Construire une approche progressive et réaliste

  • Démarrer par une phase pilote sur une catégorie stratégique permet de tester l'approche sans bouleverser l'organisation. Choisissez une catégorie visible en interne ou à fort enjeu de risque pour maximiser l'impact de la démonstration.

  • Définir des indicateurs qui parlent à la direction : taux de fournisseurs évalués RSE, nombre de non-conformités identifiées et traitées, réduction des litiges ou incidents.

  • Présenter un calendrier réaliste : des résultats mesurables en 12 à 18 mois constituent un horizon raisonnable. Cela permet de construire une démarche solide sans promettre des miracles immédiats qui décourageraient ensuite.

Les achats responsables ne sont pas une option lorsque tout va bien, mais un levier de stabilité et de performance dans toutes les situations. La question n'est plus de savoir si votre entreprise doit s'y engager, mais quand et comment elle le fera.

Pour aller plus loin : La performance RSE est bien plus qu’une exigence éthique, c’est un levier de compétitivité et d’influence [1] et découvrez le baromètre alumni CEC [2].

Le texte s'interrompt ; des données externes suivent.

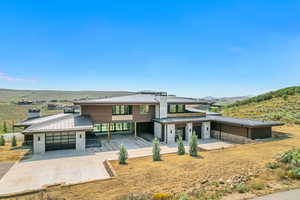 View of front of house with a metal roof, a mountain view, concrete driveway, and a standing seam roof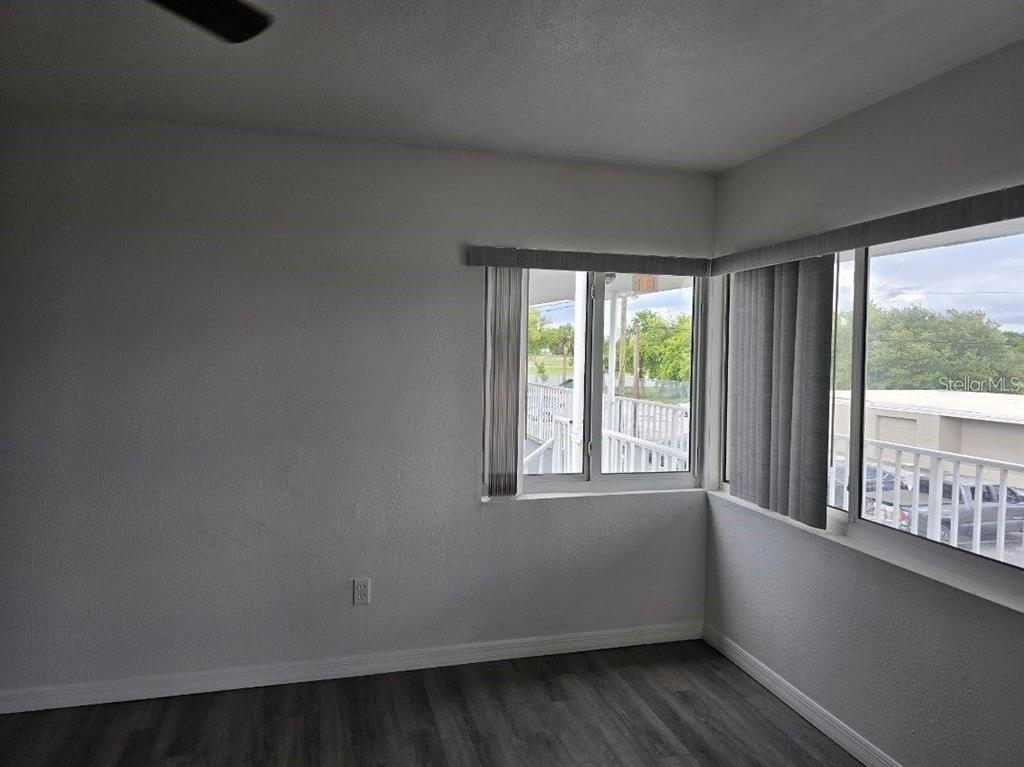 An empty room with gray wood-look flooring, white walls, and windows overlooking an outdoor walkway — 800 N FISKE BOULEVARD UNIT 714, COCOA, FL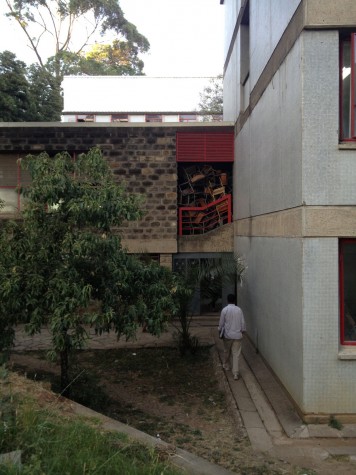 Spare chairs stacked up in a stairwell at Addis Ababa U., like some kind of art installation.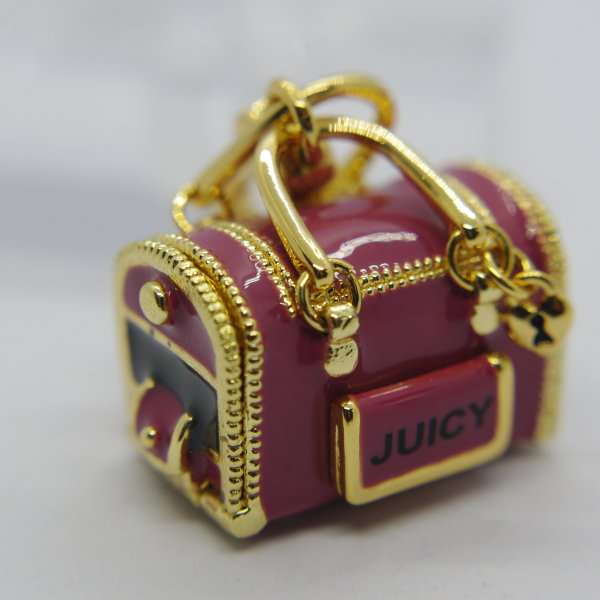 Miniature glossy pink handbag charm with gold hardware and zipper details, front plate labeled "JUICY".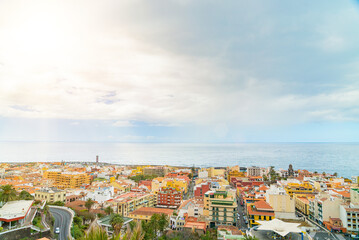 Landscape of the city by the ocean with a blue ske with clouds. Puerto de La Cruz on a sunny day. Tenerife, Spain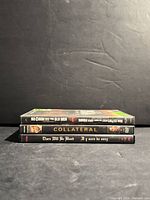 Spines of three DVDs stacked: No Country For Old Men, Collateral, There Will Be Blood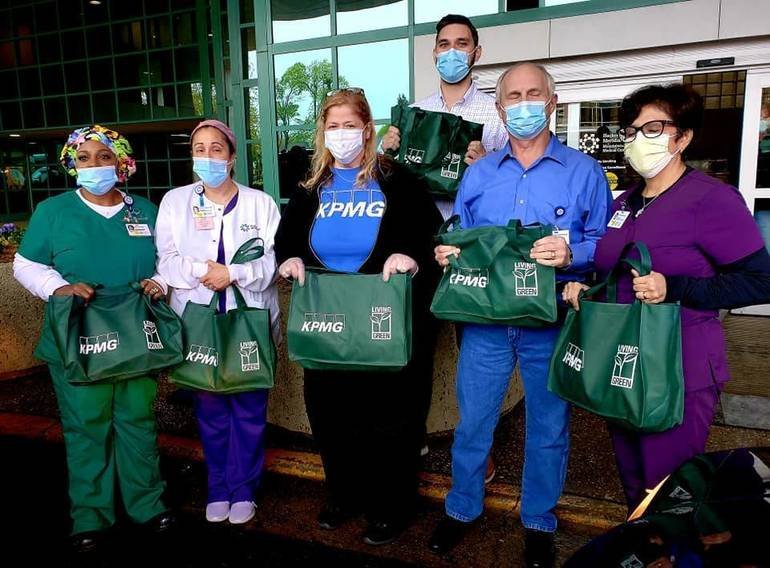 A group of medical workers wearing masks and holding tote bags.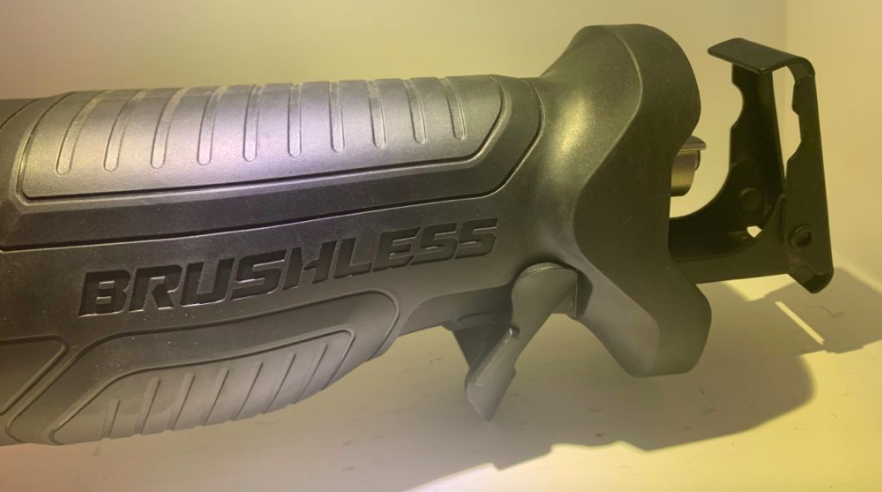 Close up of the brushless reciprocating saw showing the grip and trigger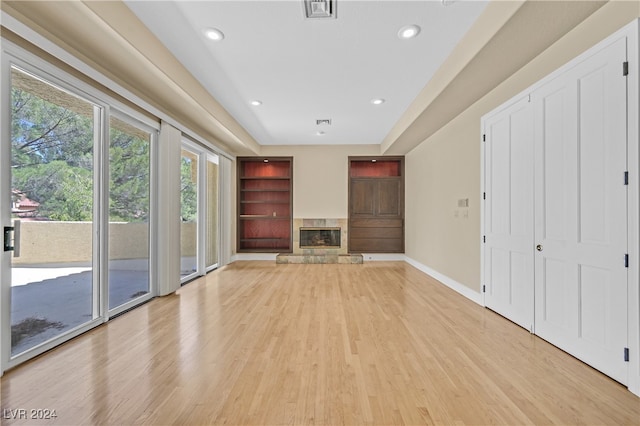 unfurnished living room with a stone fireplace and light hardwood / wood-style floors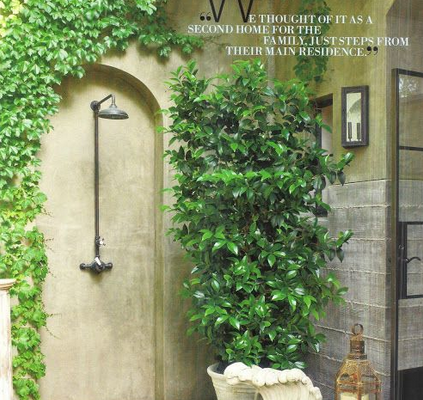 mediterrenean outdoor shower with ivy tree and grable foor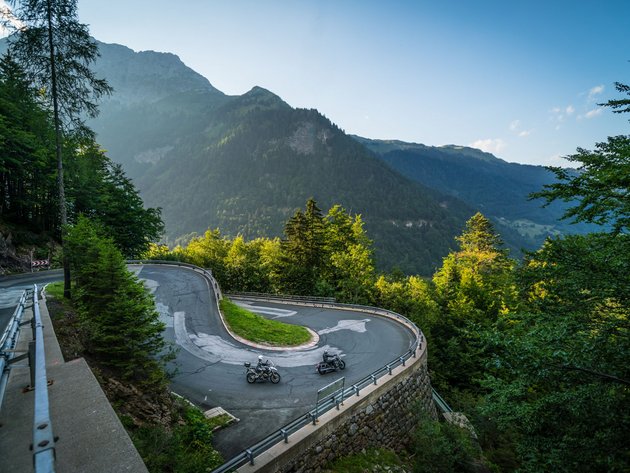 Qualitätsversprechen © Moppetfoto.de Enge Haarnadelkurve auf Bergstraße mit zwei Motorrädern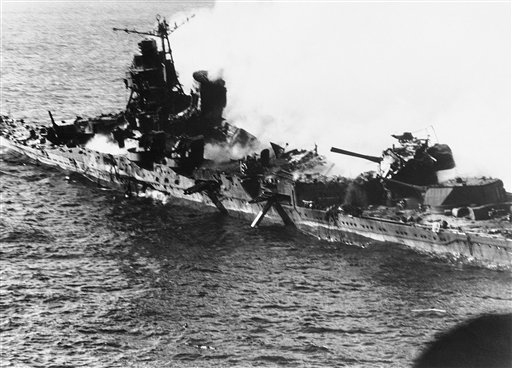 FILE - In this June 1942 file photo, a Mogami class Japanese cruiser is the flaming target of carrier-based U.S. naval aircraft in the historic battle of Midway which raged for three days in June 1942. On Monday, June 4, 2012, the Navy marks the 70th anniversary of a battle that turned the tide of World War II. (AP Photo, file) attack;battle of Midway;battleship;bombing;destruction;fire;Japa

[1] https://ecovadis.com/fr/blog/tribune-nicolas-mohr/

[2] https://cec-impact.org/wp-content/uploads/2025/12/Barometre-CEC-2025-3_compressed.pdf

Sandrine Grumberg, Consultante Achats Responsables

Retrouvez l’ensemble des publications de ce rendez-vous éditorial « Achats responsables : l’adaptation »

 

    • Thierry FAUSTEN
      Thierry FAUSTEN

      Merci pour ce tableau très clair des bénéfices directement mesurables d'une démarche d'achats responsables. La plupart des acheteurs en sont convaincus ; quels sont les blocages des autres acteurs des entreprises ?

      • Sandrine GRUMBERG
        Sandrine GRUMBERG

        Les blocages sont probablement à trouver dans le manque de connaissances pratiques, ou de connaissances tout court (les biais habituels de doute, de présupposés). Le manque de transversalité dans les approches financières (des lignes budgétaires qui ne se croisent pas, des services qui ne partagent pas toujours les même intérêts). Peut être également un manque d'argumentations de la part des acheteurs tout de même, et une certaine timidité. Qu'en penses tu Thierry?

        • Thierry FAUSTEN
          Thierry FAUSTEN

          Je ne connais pas beaucoup d'acheteurs timides ! Néanmoins il est vrai que si l'organisation et ses acteurs ne sont pas attentifs à ces sujets, il faudra de la patience pour avoir leur attention.
          Donc, bâtir une stratégie et faire un plan ; comme pour tout ce que nous faisons dans notre belle profession.